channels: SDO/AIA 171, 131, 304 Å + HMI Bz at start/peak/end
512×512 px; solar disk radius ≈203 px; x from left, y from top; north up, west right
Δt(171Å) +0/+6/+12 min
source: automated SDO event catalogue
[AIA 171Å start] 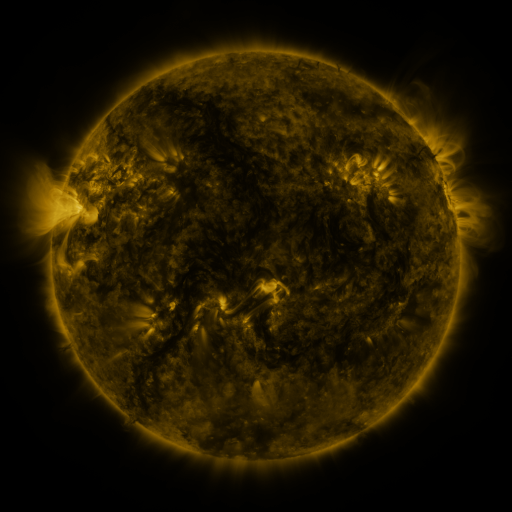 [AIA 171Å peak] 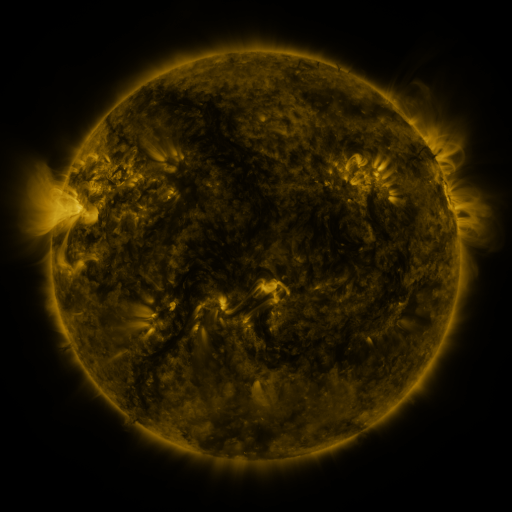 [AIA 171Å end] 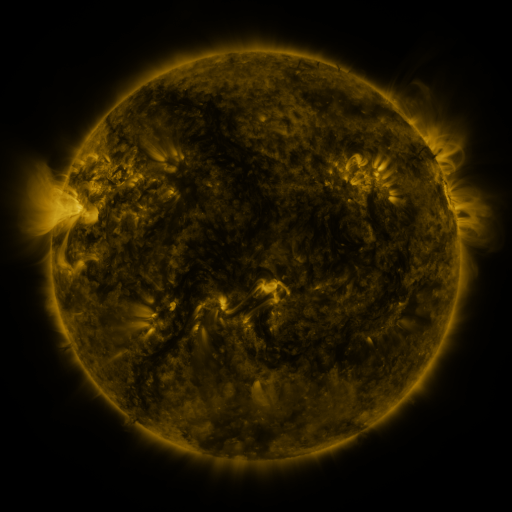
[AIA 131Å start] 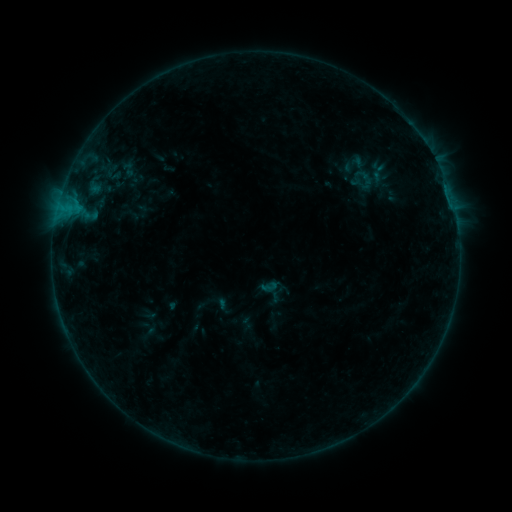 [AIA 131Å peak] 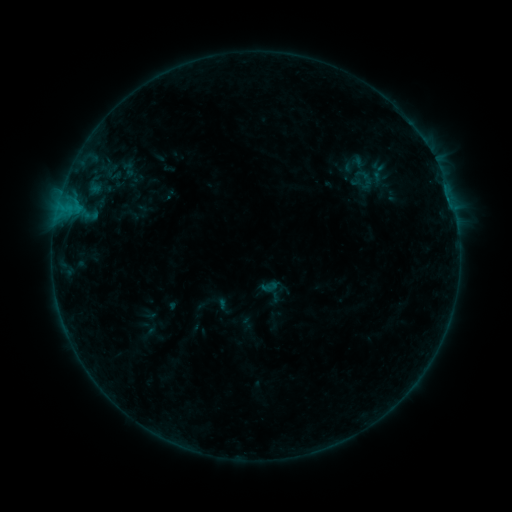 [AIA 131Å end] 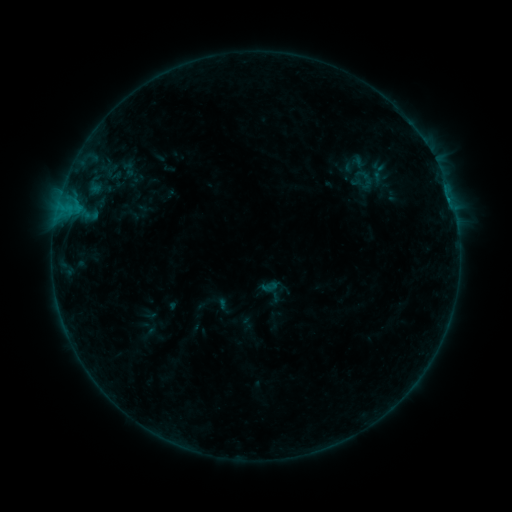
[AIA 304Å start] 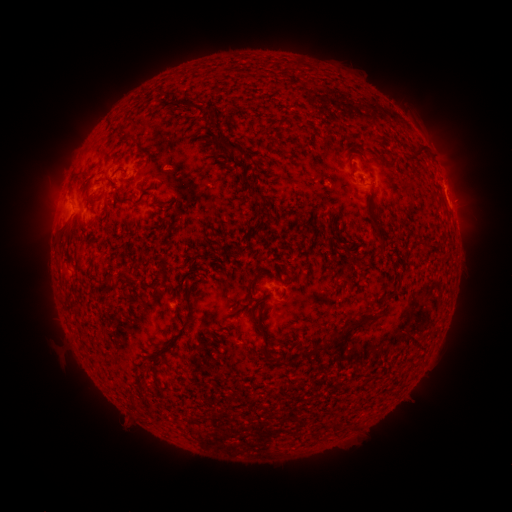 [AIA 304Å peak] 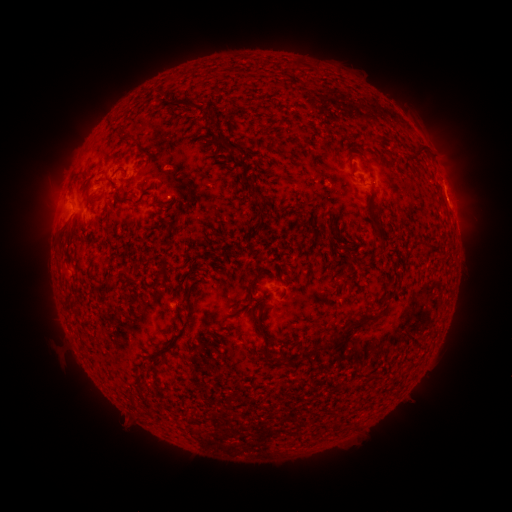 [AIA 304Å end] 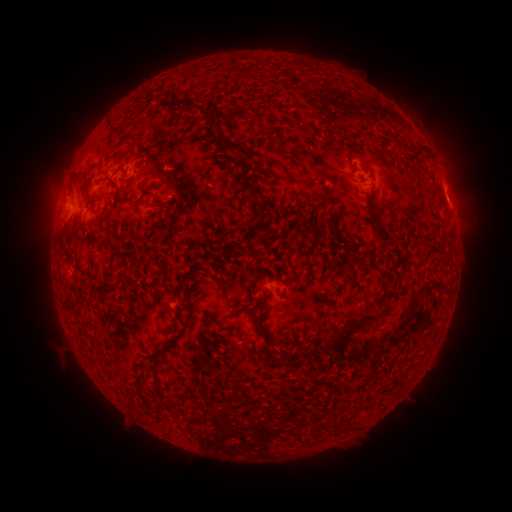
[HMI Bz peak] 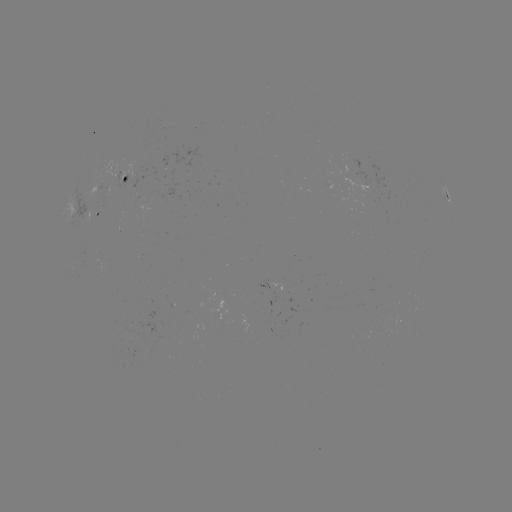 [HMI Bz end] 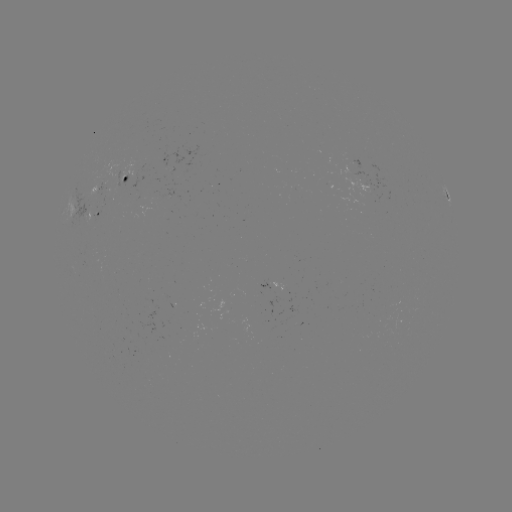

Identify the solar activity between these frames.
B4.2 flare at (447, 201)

********

- [Brief]:
Write out exactly the lines that begin at the one containing "Identify the solar" and continue through the last line of the data, and only those.

- [Expected answer]:
Identify the solar activity between these frames.
B4.2 flare at (447, 201)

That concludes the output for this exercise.